「群像」2月号掲載。ヨーロッパツアー(ドサ回りですな)から戻ったコンテンポラリー・ダンサーの男性の時差ボケを、冷静に観察し描写する同棲相手の女性。ところがこの女性は時差ボケではないから、男の横で眠っている。眠っているのに、事細かに男の様子を描いている。それどころか、心理描写も、訪欧中の記憶すらも彼女の視点から描かれる。実際にはあり得ないことで、読んでいると違和感ばかり感じるのだが、その一方で妙な説得力があり、グイグイと作品世界に引き込まれてしまう。以前読んだ、ホームベーカリーの話(タイトル忘れた)にもそんなところがあったが、本作ほど徹底していなかった。非常におもしろい。

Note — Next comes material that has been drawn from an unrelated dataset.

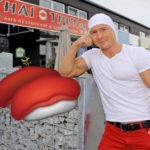 Can you get banned from a buffet?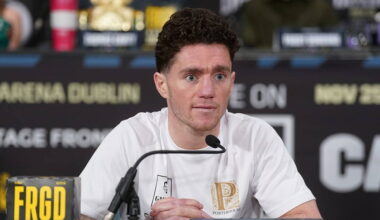 Boxer’s family ‘hope inquest will bring change to the sport’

上記の部分とはあまり関連性がないのだが、気になった部分を引用。
彼は、飛行機というのは距離を取るための装置なのだと思っている。「いろんなことをどうでもいいように思わせてくれる」というのも、それを言い換えたものなのだ。飛行機、空港、時差、機内で過ごす長い時間、使っているのが外貨であるせいでいつもより金銭感覚が麻痺すること、小用便器の形状や高さが慣れ親しんでいるそれとは違うというような些末なことの一つ一つに目が向くこと。おそらくはそうしたいろいろなことの総合の結果が、距離を取る機会を、人にさずける。そして、たとえば旅先の町で、そこに住む人々が送る生活の様子、その一端を眺めていると、その平凡な日々の営みを、いとおしいものと捉えることができるときが、彼には訪れる。でも、そういうのはなんか、許し難い、傲慢なことだと思う。そういう傲慢さは、距離を取る装置を経た、そのあとだからこそ得られているものだ。